Text section:
Category Archives: DMD

DMD now works on Windows

DMD is our tool for improving Firefox’s memory reporting.  It helps identify where new memory reporters need to be added in order to reduce the “heap-unclassified” value in about:memory.

DMD has always worked well on Linux, and moderately well on Mac (it is crashy for some people).  And it works on Android and B2G.  But it has never worked on Windows.

So I’m happy to report that DMD now does work on Windows, thanks to the excellent efforts of Catalin Iacob.  If you’re on Windows and you’ve been seeing high “heap-unclassified” values, and you’re able to build Firefox yourself, please give DMD a try.

MemShrink progress, week 85–86

Lots of news today.

Fixed Regressions

I wrote last time about a couple of bad regressions that AWSY identified.

The ongoing DOM bindings work will hopefully fully fix the second regression before the end of this development cycle (February 18).

AWSY

John Schoenick made three big improvements to AWSY.

  • It now measures every push to mozilla-inbound.  Previously it measured mozilla-central once per day.  This will make it easier and faster to identify patches responsible for regressions.
  • It’s now possible to trigger an AWSY run for any try build.  Unfortunately John hasn’t yet written instructions on how to do this;  I hope he will soon…
  • AWSY now measures Fennec as well.  Kartikaya Gupta created the benchmark that is used for this.  He also fixed a 4 MB regression that it identified.

Leaks Fixed

Benoit Jacob fixed a CC leak that he found with his refgraph tool.

Data:

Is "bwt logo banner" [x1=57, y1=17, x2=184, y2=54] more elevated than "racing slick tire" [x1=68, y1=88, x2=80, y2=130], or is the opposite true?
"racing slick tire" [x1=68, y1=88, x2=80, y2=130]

Required work:
[a] Please list every platform that the DMD and MemShrink post says DMD works on.
[b] According to the DMD and MemShrink post, who created the benchmark that AWSY uses to measure Fennec?

Results of the tasks:
[a] Linux, Mac, Android, B2G, Windows

[b] Kartikaya Gupta